When shooting a photo in low light, a low-ISO long-exposure photo requires a stable camera and blurs movement in the frame while a high-ISO short-exposure photo can be plagued with noise and poor quality. Now AI is bridging the cap, opening the door to low-ISO image quality while shooting at faster shutter speeds.

A group of researchers at the University of Illinois Urbana-Champaign and Intel have published a new paper titled Learning to See in the Dark. It explains how they trained an AI to do low-light image processing and produce results that are much cleaner and more usable than traditional high-ISO photos.

The team put together a set of photo pairs, with each pair containing a RAW short-exposure photo and a long-exposure version.

Short exposure photos (essentially black) behind each long exposure photo used as the reference (ground truth).

The neural network was then trained with this pairs to learn how to recreate a long-exposure equivalent using a short-exposure RAW photo.

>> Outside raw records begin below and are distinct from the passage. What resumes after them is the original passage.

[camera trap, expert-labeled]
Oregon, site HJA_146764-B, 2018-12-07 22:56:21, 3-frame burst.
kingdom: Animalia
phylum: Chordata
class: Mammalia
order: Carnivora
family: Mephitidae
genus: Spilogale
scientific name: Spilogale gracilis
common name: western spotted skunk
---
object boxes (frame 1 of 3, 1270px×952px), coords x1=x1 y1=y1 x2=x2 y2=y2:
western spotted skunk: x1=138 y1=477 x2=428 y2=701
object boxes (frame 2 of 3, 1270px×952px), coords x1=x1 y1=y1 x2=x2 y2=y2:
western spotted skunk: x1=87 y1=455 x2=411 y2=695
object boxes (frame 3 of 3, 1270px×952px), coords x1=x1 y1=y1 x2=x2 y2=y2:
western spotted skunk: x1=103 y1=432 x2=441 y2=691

The results are remarkable: RAW photos processed with the trained AI were able to produce photos that had much less noise and much better color reproduction than photos boosted to high ISOs with the “traditional image processing pipeline.”

Example 1

A photo captured by a camera at ISO 8000.
The same scene outputted by the camera at ISO 409600.
The result of passing the ISO 8000 photo through the new AI system.

Example 2

Fuji X-T2, ISO 640, f/8, 1/30s, traditional pipeline and scaling.
The same raw data processed with the AI pipeline.

Example 3

Sony a7S II, ISO 2000, f/9, 1/10s, traditional pipeline and scaling.
The same raw data processed with the AI pipeline.

Example 4

Sony a7S II, ISO 2000, f/9 1/10s, traditional pipeline and scaling.
The same raw data processed with the AI pipeline.

Example 5

Sony a7S II, ISO-640, f/13, 1/10s, traditional pipeline and scaling.
The same raw data processed with the AI pipeline.

Example 6

Sony a7S II, ISO 6400, f/5.6, 1/25s, traditional pipeline and scaling.
The same raw data processed with the AI pipeline.

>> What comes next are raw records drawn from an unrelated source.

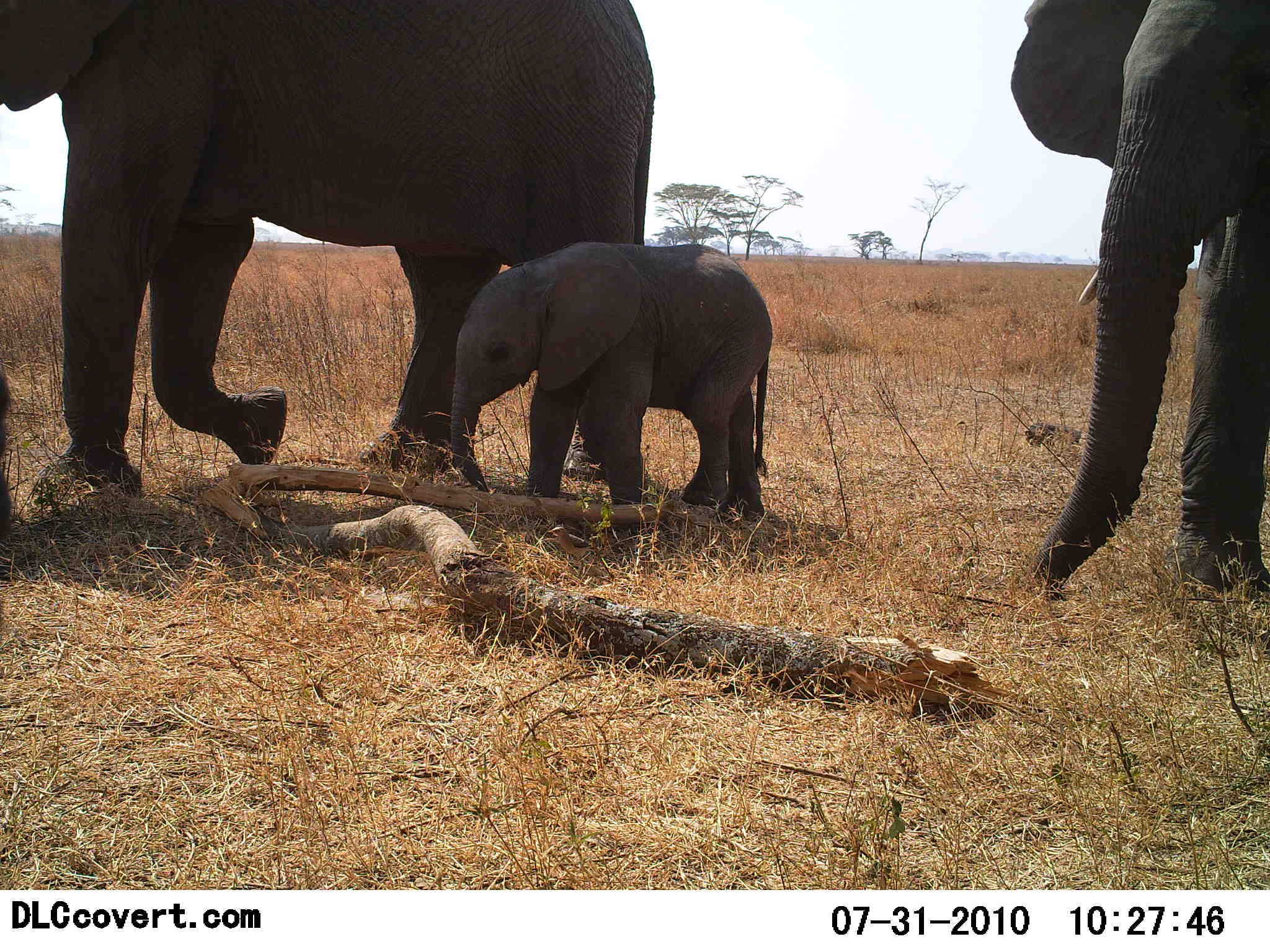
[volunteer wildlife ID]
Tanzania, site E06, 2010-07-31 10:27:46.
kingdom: Animalia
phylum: Chordata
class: Mammalia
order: Proboscidea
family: Elephantidae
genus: Loxodonta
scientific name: Loxodonta africana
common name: african bush elephant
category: elephant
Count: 3.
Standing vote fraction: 46%.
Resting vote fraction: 0%.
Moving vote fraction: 62%.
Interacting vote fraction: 0%.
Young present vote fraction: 85%.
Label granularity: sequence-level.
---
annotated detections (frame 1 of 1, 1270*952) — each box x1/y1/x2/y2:
animal: 0/0/656/498; 1010/0/1270/602; 448/241/775/516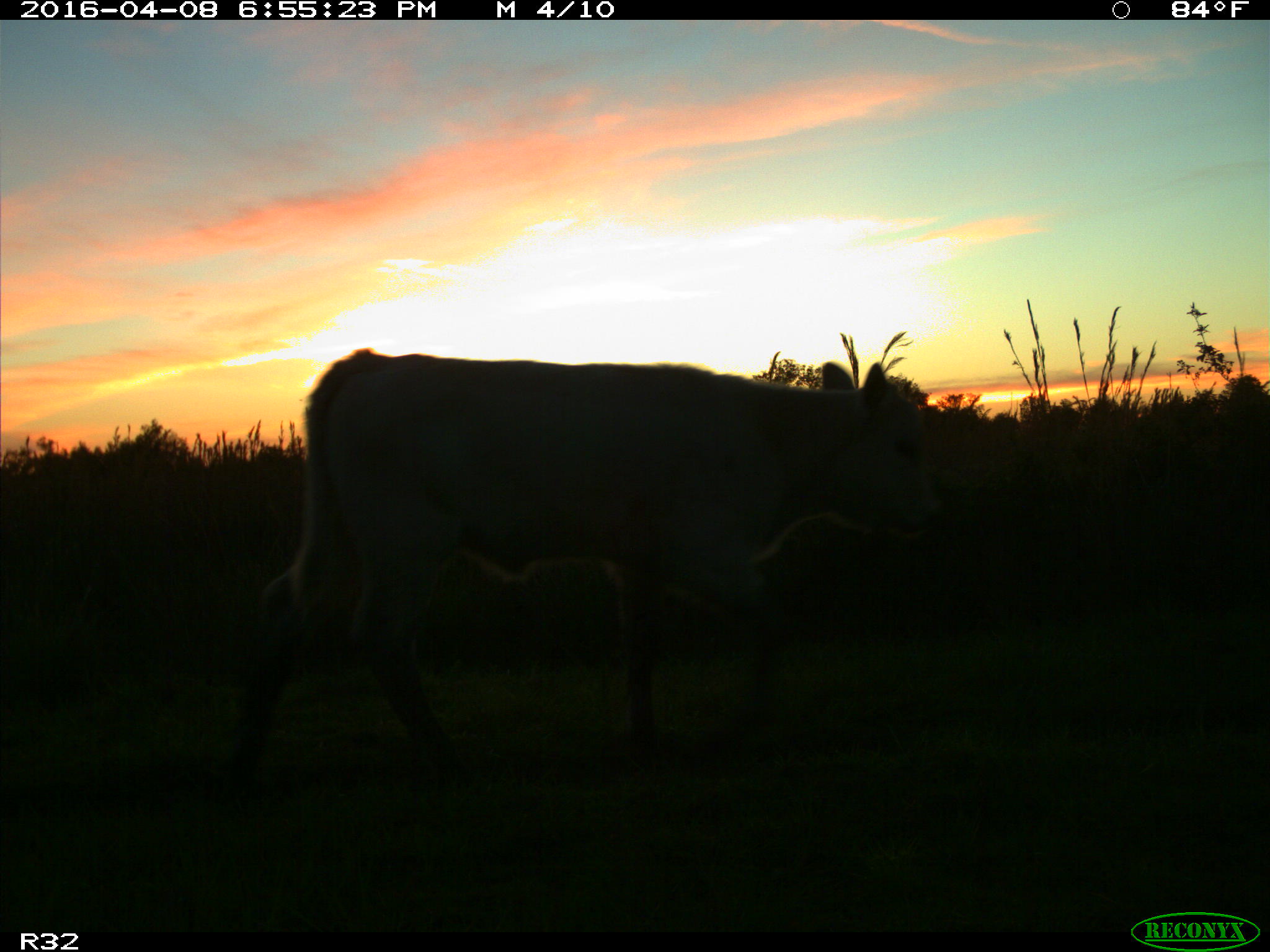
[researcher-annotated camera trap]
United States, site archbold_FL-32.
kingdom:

You can find more comparison examples on the research project’s website and read the paper if you’d like to learn the technical details behind the experiment.

“Experiments demonstrate promising results, with successful noise suppression and correct color transformation,” the researchers write, but they note that this is just the tip of the iceberg. The experiment lays the groundwork for much more exploration, including things like having the AI have what could be considered “Auto ISO” instead of having to provide the amplification ratio for each photo.